===== Provided passage

“Jumpman” by Drake and Future

I have to admit, of all the trends in modern Pop music, I never expected the fragmented, repetitive hook to be elevated into an actual legitimate artistic technique. I suppose I shouldn’t have been so surprised, since Beyonce’s “Single Ladies” had already done basically the same thing as far back as 2008, but it took so many years for anyone to follow suit that I had just assumed it was never going to happen. Like most of Future’s work, this song features fairly empty, generic lyrics, but in this particular subgenre of Rap the lyrics are irrelevant anyway. The vocals just serve as a component of the song’s hypnotic rhythm, and the haunting atmosphere this creates puts this way ahead of any of the standard-issue Nu-Crunk/Vine Rap hits, confirming that Future (and his peers like Young Thug, Travis Scott and Post Malone) is in a completely different genre from acts like T-Wayne or O.T. Genasis. A few less-than-stellar featured credits notwithstanding, this was the first real Future song to really take off as a major hit, and while that may be partly because of Drake’s presence, Drake basically took on Future’s sound and style for the duration of the collaborative mixtape from which this song is derived. So this is still essentially Future’s song, and it seems as good a choice as any to launch him into the Top Forty.

Verdict: Good.

“Jordan, Minnesota” by Big Black

This song offends a lot of people, and frankly I can understand their position. The lyrics are a cheap attempt at shock value in the vein of the crasser Death Metal acts like Cannibal Corpse; this song predates most of them, but that only makes it worse, as it seems to have served as an influence. The subject is pedophilia, but not an honest if melodramatic treatment of the issue like Korn’s “Daddy”…no, this one clearly exists purely for shock purposes, falling somewhere between the Who’s “Fiddle About” and Eminem’s “Insane” on the scale of disgusting songs about this subject. However, unlike most of the acts that resort to these kinds of lyrics, this song features genuinely fascinating music. Big Black were known for synthesizing an extremely daring mix of Hardcore Punk, Noise Music and early Industrial influences into an abrasive but fascinating new sound. It was utterly unique at the time they debuted, and even now, after they had a major hand in pioneering the Industrial Music and Indie Noise-Rock genres, influencing everyone from Nine Inch Nails to Sonic Youth, their music still sounds fresh and distinctive to the modern ear. As reprehensible as the lyrics are, the music is so interesting that I can’t really dismiss this song or the band it comes from, not only because of their historical importance but because they made genuinely valid and important music in their own right.

==========

> How to complete this task
In the song reviews, which Beyonce song is said to have done basically the same thing as "Jumpman" as far back as 2008? The data below has no connection to the song reviews above.

===== Material supplied

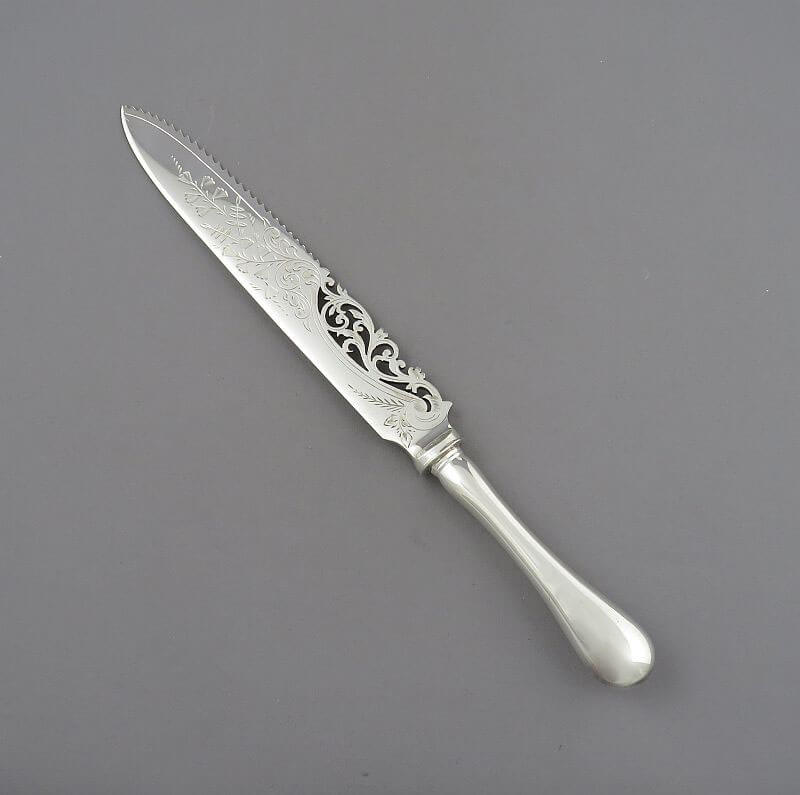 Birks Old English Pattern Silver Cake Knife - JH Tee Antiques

==========
===== Material supplied

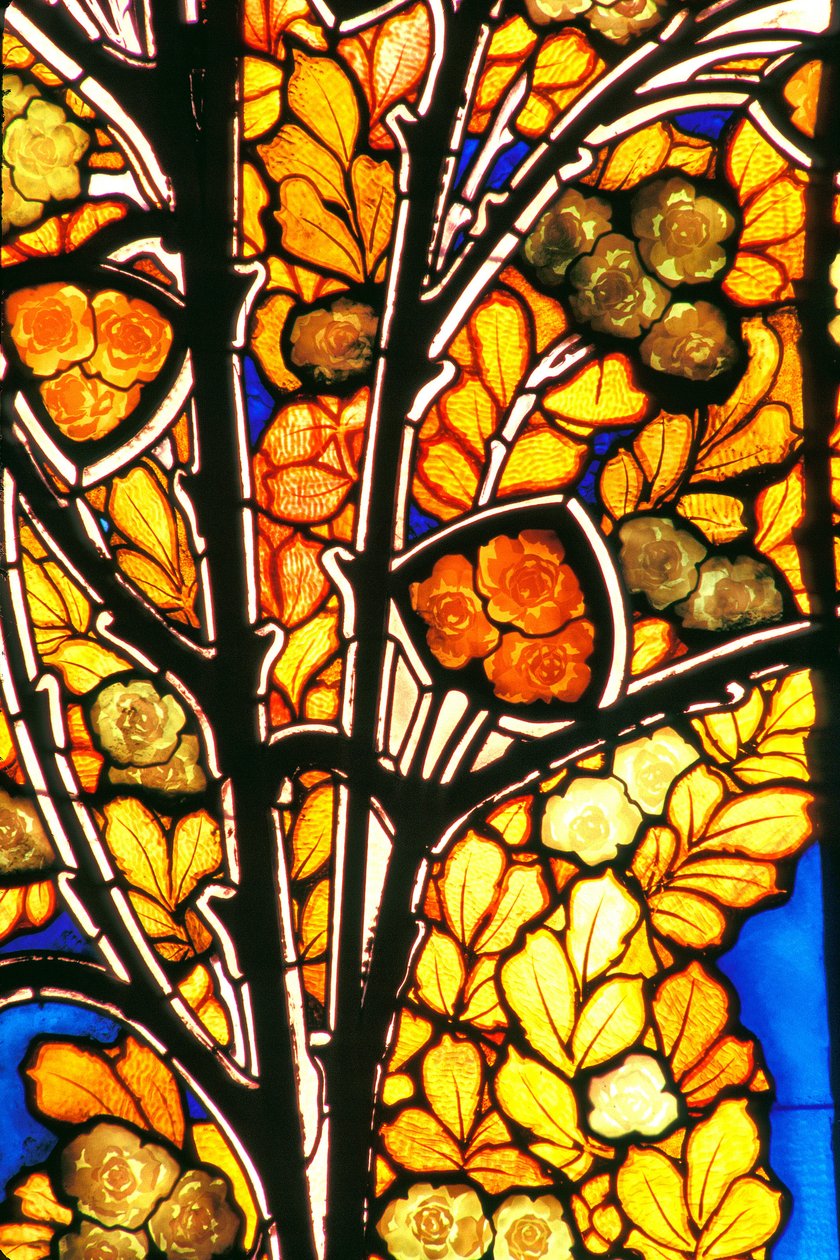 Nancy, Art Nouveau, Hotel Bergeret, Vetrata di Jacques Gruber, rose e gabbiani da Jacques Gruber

==========
===== Material supplied

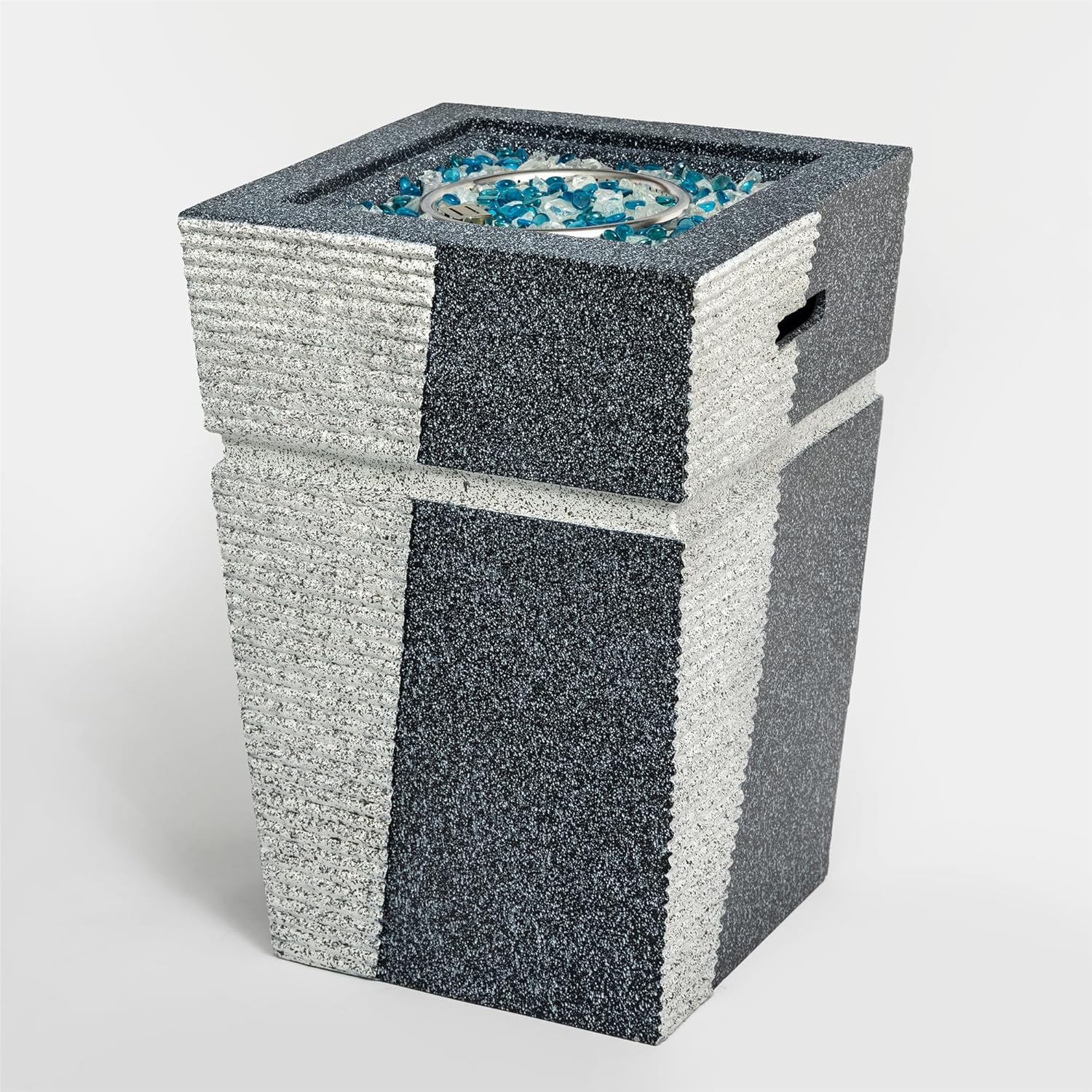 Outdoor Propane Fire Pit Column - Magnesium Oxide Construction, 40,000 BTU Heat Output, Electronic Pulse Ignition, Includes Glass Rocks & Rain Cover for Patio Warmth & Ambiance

==========

> Solution below
"Single Ladies"